A faithful copy of all the data is required; pictures should not be included.

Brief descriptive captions
═══
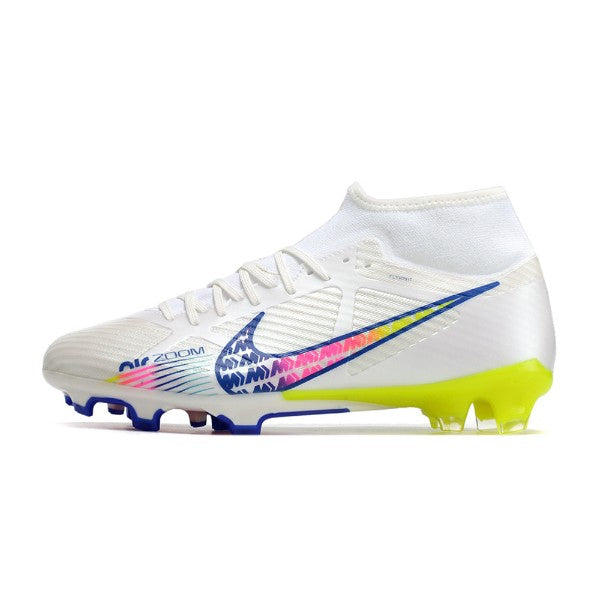 Nike Zoom Mercurial Superfly 9 Academy Rainbow Pack FG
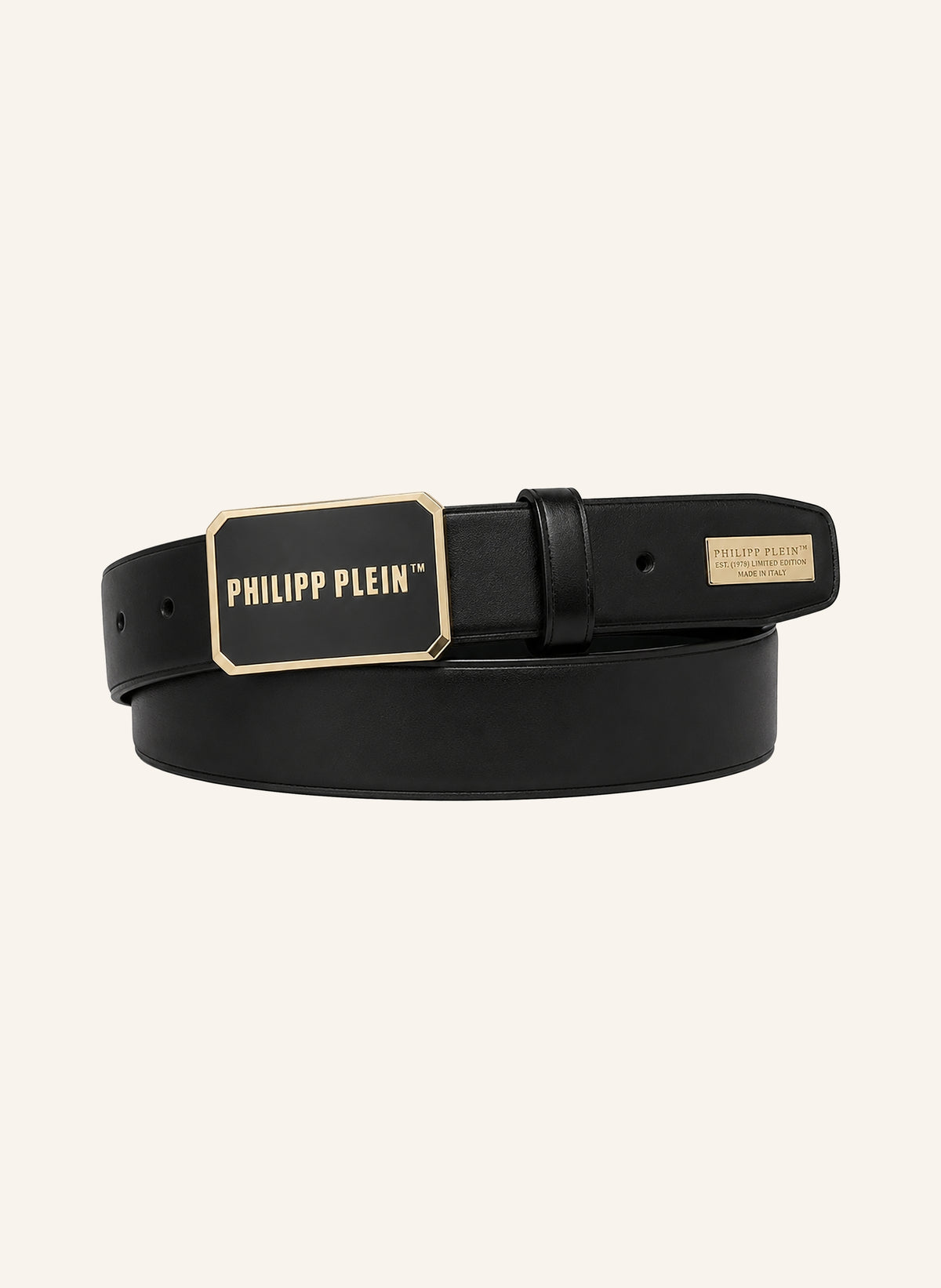 Belt PHILIPP PLEIN TM
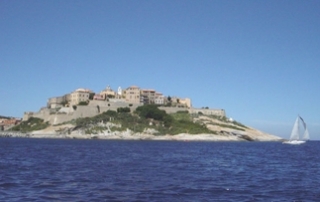  Buceo en un entorno suntuoso 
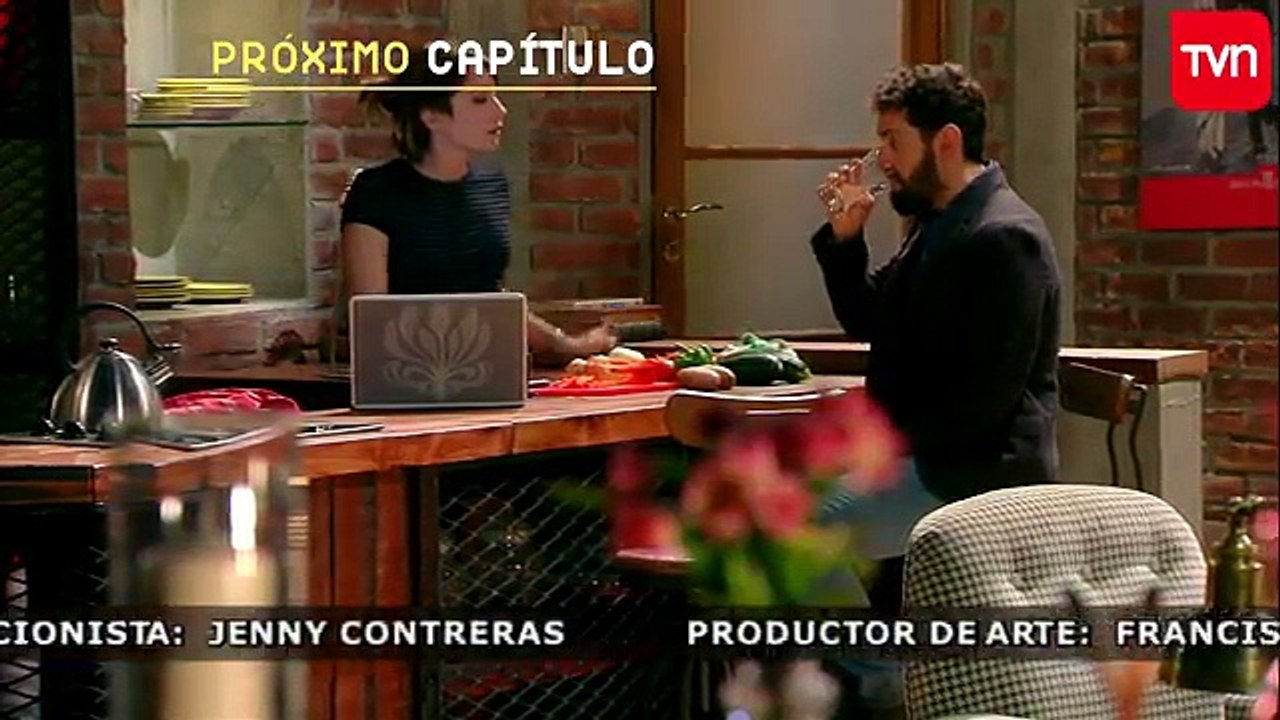 28 Avance  La Colombiana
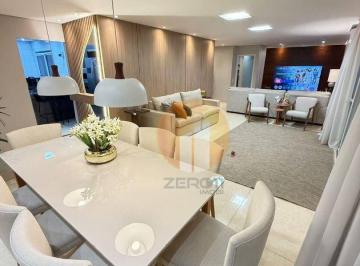 59f9e57bda385e29abf4edfee69495952a5a5efd · Apartamento com 3 dormitórios para alugar, 158 m² por R$ 15.618/mês - Tamboré Polo Empresarial - San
═══
Answer —
 Nike Zoom Mercurial Superfly 9 Academy Rainbow Pack FG
 Belt PHILIPP PLEIN TM
  Buceo en un entorno suntuoso 
 28 Avance  La Colombiana
 59f9e57bda385e29abf4edfee69495952a5a5efd · Apartamento com 3 dormitórios para alugar, 158 m² por R$ 15.618/mês - Tamboré Polo Empresarial - San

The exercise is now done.